WASHINGTON — Lawmakers reached agreement Monday on three spending bills that would provide about $147.5 billion next year for the departments of Veterans Affairs and Energy, Army Corps of Engineers and lawmakers’ offices and the Capitol complex.
The package came together after weeks of behind-the-scenes negotiations and at times tense conversations about funding levels and policy language. Aides said it was on track to reach President Donald Trump’s desk by week’s end. The tentative plan at this stage is for the Senate to go first, likely on Thursday, with the House to follow on Friday, although Hurricane Florence remains a wild card.
The toplines for the three-bill conference report reflect the hard-fought bipartisan deal eliminating austere spending caps for fiscal 2019, the second leg of the two-year budget agreement reached in February. The Military Construction-VA title, the largest of the troika, would provide $98.1 billion overall, including $921 million designated as war-related spending outside of the regular caps, or a 5.8 percent boost over the current year. Energy-Water programs would receive $44.6 billion, a 3.2 percent increase; while the Legislative Branch measure is funded at $4.8 billion, a 2.1 percent increase.
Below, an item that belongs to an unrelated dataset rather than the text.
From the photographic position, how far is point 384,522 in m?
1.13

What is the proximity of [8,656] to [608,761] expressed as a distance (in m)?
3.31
Getting three of the 12 annual spending bills signed into law before the new fiscal year begins will be a milestone that Congress hasn’t reached since fiscal 2009. But lawmakers want to possibly get as many as nine of the bills enacted before the end of the month. If they can accomplish that, it’ll be the first time since fiscal 1997 that more than four bills became law before the end of September.